**Scene-based reasoning records**
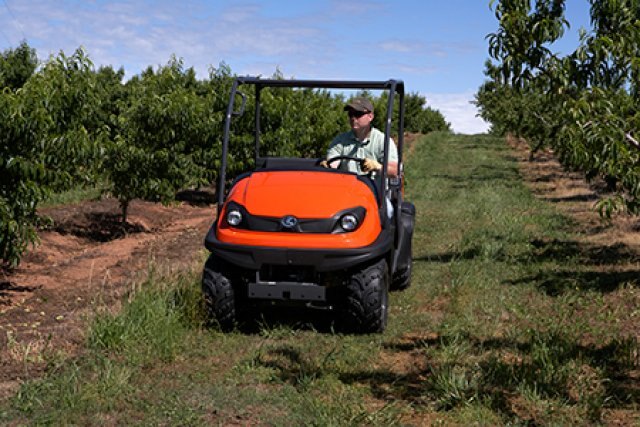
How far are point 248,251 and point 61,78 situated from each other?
343 cm

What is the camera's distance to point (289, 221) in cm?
515

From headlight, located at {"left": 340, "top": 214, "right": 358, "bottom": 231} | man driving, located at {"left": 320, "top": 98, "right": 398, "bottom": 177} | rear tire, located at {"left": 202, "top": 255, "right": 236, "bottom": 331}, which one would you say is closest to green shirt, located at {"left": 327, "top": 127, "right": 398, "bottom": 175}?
man driving, located at {"left": 320, "top": 98, "right": 398, "bottom": 177}

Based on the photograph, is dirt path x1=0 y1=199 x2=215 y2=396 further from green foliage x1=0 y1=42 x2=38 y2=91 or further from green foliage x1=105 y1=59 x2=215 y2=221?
green foliage x1=0 y1=42 x2=38 y2=91

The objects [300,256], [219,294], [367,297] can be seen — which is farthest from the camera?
[219,294]

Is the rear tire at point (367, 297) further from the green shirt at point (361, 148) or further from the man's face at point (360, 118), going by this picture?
the man's face at point (360, 118)

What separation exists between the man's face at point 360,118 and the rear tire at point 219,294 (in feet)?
5.52

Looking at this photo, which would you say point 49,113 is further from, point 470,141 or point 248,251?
point 470,141

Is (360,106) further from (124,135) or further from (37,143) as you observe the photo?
(124,135)

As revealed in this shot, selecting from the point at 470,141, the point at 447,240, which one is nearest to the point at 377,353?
the point at 447,240

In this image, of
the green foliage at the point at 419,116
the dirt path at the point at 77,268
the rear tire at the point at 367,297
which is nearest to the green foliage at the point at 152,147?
the dirt path at the point at 77,268

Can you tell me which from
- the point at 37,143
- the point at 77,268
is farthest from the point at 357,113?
the point at 77,268

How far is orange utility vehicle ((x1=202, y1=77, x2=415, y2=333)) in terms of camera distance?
16.7 ft

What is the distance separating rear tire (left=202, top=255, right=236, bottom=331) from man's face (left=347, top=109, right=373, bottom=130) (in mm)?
1683

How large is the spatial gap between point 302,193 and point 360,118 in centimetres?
118
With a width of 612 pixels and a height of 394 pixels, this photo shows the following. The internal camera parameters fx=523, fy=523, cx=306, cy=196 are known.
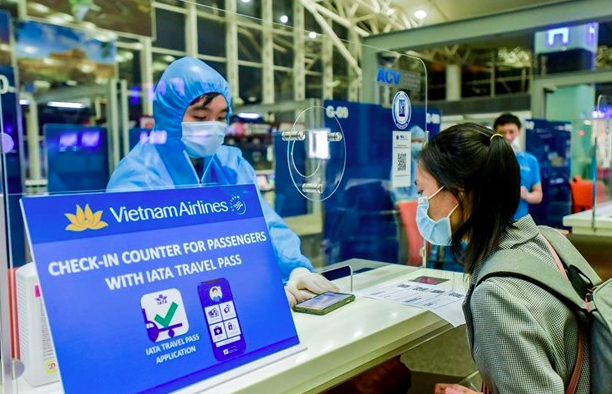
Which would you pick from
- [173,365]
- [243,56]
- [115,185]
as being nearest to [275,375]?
[173,365]

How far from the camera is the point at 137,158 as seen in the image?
1692mm

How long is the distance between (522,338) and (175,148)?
1195mm

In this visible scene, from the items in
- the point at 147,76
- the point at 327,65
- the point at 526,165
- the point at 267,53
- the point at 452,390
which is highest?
the point at 267,53

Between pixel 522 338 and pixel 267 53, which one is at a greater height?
pixel 267 53

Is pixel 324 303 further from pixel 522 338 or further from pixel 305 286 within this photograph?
pixel 522 338

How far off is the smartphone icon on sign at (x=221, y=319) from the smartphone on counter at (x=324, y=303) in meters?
0.40

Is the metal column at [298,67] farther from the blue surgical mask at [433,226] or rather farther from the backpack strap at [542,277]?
the backpack strap at [542,277]

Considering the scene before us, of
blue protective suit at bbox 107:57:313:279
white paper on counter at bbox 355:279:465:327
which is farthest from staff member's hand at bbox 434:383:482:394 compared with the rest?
blue protective suit at bbox 107:57:313:279

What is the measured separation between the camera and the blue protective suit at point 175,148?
65.1 inches

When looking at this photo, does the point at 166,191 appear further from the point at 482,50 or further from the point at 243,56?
the point at 482,50

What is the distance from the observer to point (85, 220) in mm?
929

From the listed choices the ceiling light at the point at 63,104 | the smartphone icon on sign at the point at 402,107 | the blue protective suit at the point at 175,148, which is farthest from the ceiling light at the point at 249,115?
the blue protective suit at the point at 175,148

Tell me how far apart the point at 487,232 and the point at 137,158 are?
3.61ft

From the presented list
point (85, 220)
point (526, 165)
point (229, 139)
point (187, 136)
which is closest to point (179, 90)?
point (187, 136)
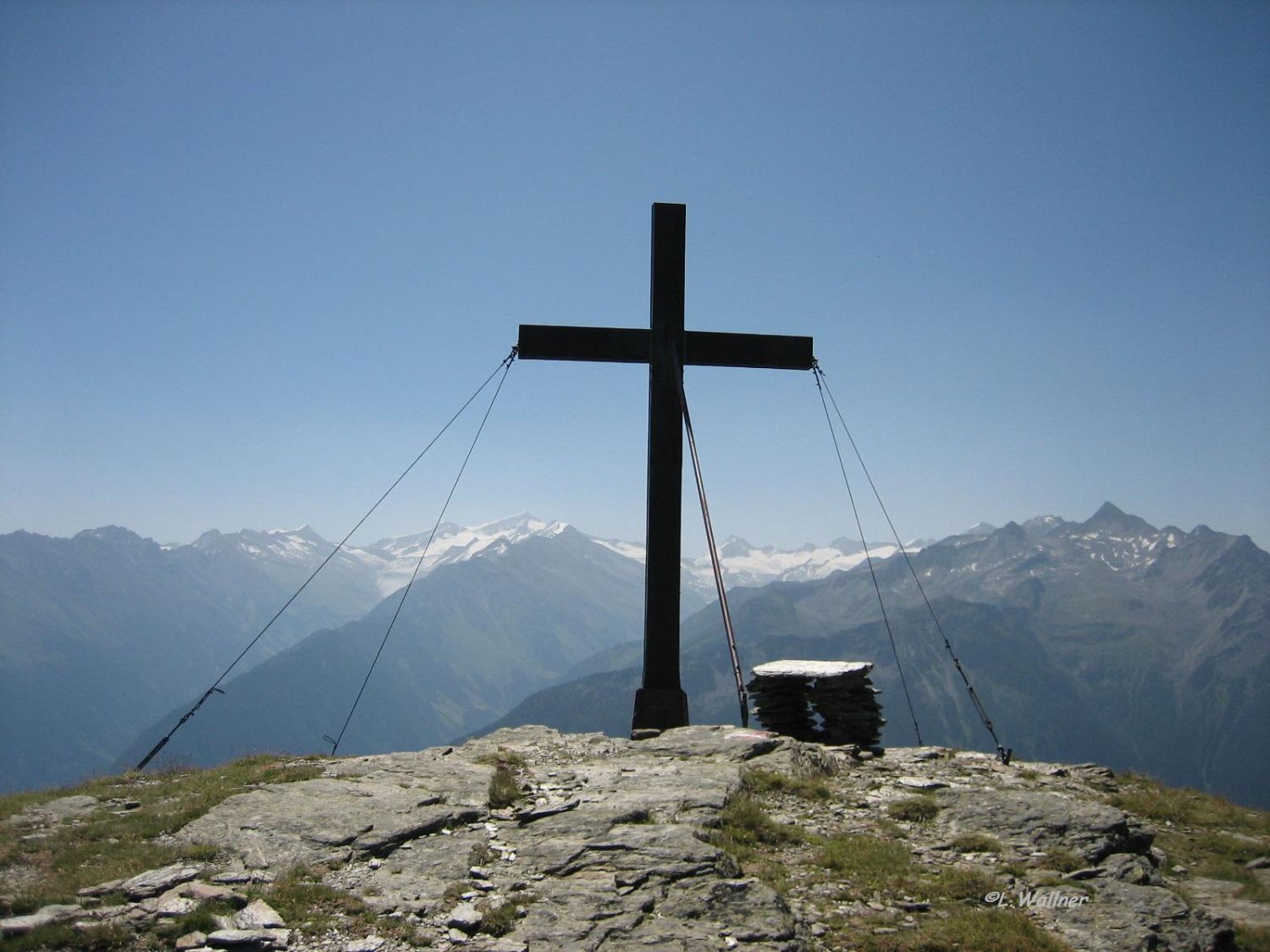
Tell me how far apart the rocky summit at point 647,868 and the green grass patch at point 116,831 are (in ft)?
0.43

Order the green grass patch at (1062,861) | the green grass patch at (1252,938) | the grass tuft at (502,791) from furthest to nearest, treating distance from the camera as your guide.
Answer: the grass tuft at (502,791), the green grass patch at (1062,861), the green grass patch at (1252,938)

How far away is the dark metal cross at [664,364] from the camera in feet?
46.9

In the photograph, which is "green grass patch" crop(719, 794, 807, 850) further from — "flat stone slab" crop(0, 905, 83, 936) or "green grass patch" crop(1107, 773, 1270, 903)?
"flat stone slab" crop(0, 905, 83, 936)

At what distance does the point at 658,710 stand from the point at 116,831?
8118 millimetres

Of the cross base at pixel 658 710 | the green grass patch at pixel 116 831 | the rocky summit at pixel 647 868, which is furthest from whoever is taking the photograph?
the cross base at pixel 658 710

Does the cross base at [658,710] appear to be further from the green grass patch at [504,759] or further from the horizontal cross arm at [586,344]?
the horizontal cross arm at [586,344]

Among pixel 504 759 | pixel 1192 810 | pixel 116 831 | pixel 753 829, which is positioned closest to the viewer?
pixel 116 831

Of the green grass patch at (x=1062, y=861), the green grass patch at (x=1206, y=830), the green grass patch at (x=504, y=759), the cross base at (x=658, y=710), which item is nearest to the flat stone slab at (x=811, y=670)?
the cross base at (x=658, y=710)

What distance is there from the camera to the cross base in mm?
14070

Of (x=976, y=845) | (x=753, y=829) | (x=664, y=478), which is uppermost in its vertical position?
Answer: (x=664, y=478)

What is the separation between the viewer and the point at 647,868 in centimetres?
722

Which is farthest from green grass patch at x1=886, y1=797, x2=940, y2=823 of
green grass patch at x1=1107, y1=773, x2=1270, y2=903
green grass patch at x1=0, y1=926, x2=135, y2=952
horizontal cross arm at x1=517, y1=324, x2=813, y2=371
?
horizontal cross arm at x1=517, y1=324, x2=813, y2=371

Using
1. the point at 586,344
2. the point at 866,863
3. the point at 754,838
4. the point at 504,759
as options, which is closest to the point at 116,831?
the point at 504,759

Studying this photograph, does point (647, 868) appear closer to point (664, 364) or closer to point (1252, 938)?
point (1252, 938)
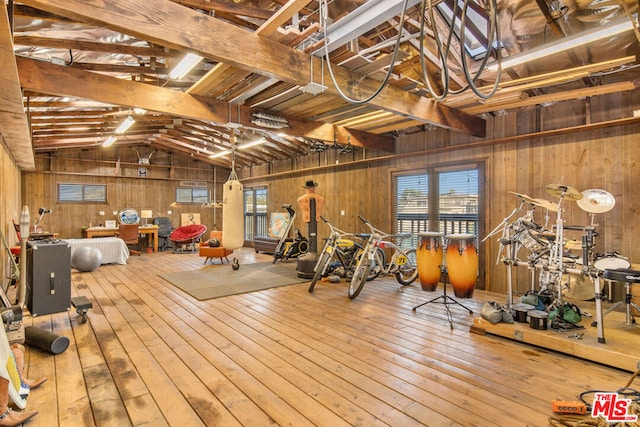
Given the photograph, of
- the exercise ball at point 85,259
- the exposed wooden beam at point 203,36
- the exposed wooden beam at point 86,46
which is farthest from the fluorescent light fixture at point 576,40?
the exercise ball at point 85,259

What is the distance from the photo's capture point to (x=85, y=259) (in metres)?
6.81

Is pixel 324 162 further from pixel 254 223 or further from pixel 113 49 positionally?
pixel 113 49

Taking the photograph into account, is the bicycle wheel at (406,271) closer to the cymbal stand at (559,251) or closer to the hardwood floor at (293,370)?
the hardwood floor at (293,370)

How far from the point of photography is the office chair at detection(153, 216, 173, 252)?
35.4 ft

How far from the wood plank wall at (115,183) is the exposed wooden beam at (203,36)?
32.0ft

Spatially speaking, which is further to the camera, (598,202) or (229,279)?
(229,279)

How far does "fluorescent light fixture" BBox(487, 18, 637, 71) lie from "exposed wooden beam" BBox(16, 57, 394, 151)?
3376 mm

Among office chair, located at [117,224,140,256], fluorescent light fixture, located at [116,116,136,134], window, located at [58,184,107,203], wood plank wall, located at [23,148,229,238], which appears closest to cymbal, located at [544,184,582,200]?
fluorescent light fixture, located at [116,116,136,134]

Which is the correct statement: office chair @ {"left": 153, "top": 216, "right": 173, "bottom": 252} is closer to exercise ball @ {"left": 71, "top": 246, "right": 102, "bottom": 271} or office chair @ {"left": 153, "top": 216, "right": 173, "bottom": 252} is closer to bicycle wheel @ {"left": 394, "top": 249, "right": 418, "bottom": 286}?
exercise ball @ {"left": 71, "top": 246, "right": 102, "bottom": 271}

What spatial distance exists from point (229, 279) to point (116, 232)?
18.7ft

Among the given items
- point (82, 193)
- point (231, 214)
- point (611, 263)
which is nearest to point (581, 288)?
point (611, 263)

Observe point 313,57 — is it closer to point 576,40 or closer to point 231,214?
point 576,40

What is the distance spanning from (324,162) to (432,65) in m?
4.96

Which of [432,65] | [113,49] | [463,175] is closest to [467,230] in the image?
[463,175]
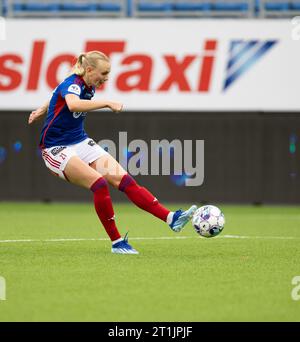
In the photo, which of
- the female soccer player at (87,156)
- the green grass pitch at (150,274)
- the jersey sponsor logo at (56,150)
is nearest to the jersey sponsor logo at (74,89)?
the female soccer player at (87,156)

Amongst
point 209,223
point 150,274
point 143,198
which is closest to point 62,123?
point 143,198

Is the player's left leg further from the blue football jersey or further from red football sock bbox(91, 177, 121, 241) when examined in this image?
the blue football jersey

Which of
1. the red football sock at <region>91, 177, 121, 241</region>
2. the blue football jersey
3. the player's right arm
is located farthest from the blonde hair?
the red football sock at <region>91, 177, 121, 241</region>

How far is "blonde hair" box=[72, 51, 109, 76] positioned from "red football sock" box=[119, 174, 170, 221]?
45.4 inches

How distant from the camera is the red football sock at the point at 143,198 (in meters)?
9.30

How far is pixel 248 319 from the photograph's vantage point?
18.9 feet

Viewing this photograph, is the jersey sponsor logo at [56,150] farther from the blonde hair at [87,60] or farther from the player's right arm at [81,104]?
the blonde hair at [87,60]

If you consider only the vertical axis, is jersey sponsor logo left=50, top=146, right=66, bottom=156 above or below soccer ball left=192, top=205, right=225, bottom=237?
above

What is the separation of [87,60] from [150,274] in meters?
2.50

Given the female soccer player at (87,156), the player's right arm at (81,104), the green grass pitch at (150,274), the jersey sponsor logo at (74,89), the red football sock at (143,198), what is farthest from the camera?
the red football sock at (143,198)

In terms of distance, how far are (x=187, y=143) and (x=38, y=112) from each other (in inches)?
360

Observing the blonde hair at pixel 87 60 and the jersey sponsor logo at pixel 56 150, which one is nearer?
the blonde hair at pixel 87 60

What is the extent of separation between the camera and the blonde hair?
30.0ft

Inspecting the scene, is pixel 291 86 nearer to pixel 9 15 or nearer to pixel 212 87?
pixel 212 87
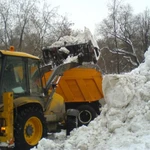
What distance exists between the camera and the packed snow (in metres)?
5.57

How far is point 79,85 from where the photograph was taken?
10.7 meters

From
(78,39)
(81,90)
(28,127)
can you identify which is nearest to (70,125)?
(28,127)

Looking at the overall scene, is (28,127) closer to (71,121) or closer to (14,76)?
(14,76)

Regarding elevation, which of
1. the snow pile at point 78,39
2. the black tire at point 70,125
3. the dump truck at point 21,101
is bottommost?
the black tire at point 70,125

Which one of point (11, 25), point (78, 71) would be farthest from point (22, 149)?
point (11, 25)

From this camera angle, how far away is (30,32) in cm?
2830

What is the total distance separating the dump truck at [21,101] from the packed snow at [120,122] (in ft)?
1.68

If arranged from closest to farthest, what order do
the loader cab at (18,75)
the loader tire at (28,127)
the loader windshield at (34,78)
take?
the loader tire at (28,127)
the loader cab at (18,75)
the loader windshield at (34,78)

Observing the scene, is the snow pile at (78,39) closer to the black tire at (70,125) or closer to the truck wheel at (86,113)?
the truck wheel at (86,113)

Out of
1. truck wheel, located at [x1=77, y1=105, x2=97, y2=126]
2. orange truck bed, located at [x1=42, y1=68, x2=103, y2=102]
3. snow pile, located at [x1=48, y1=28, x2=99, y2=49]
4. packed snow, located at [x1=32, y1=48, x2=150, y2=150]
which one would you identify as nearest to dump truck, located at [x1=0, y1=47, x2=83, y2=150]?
packed snow, located at [x1=32, y1=48, x2=150, y2=150]

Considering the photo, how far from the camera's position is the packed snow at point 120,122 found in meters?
5.57

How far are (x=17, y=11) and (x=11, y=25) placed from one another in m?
1.32

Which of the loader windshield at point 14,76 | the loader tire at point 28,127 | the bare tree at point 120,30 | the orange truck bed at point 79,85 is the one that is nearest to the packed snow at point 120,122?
the loader tire at point 28,127

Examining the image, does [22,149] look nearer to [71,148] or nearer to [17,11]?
[71,148]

**Given exercise**
The lines to reproduce run from the one that contains "Considering the photo, how" through the last line above; copy them exactly.

**Task result**
Considering the photo, how far from the camera's position is the packed snow at point 120,122 found in meters?
5.57

How far are (x=17, y=11) and (x=11, y=25) placed from one another in m?
1.32

Which of the loader windshield at point 14,76 | the loader tire at point 28,127 | the bare tree at point 120,30 | the orange truck bed at point 79,85 is the one that is nearest to the packed snow at point 120,122?
the loader tire at point 28,127

Examining the image, does [22,149] look nearer to [71,148] or nearer to [17,11]?
[71,148]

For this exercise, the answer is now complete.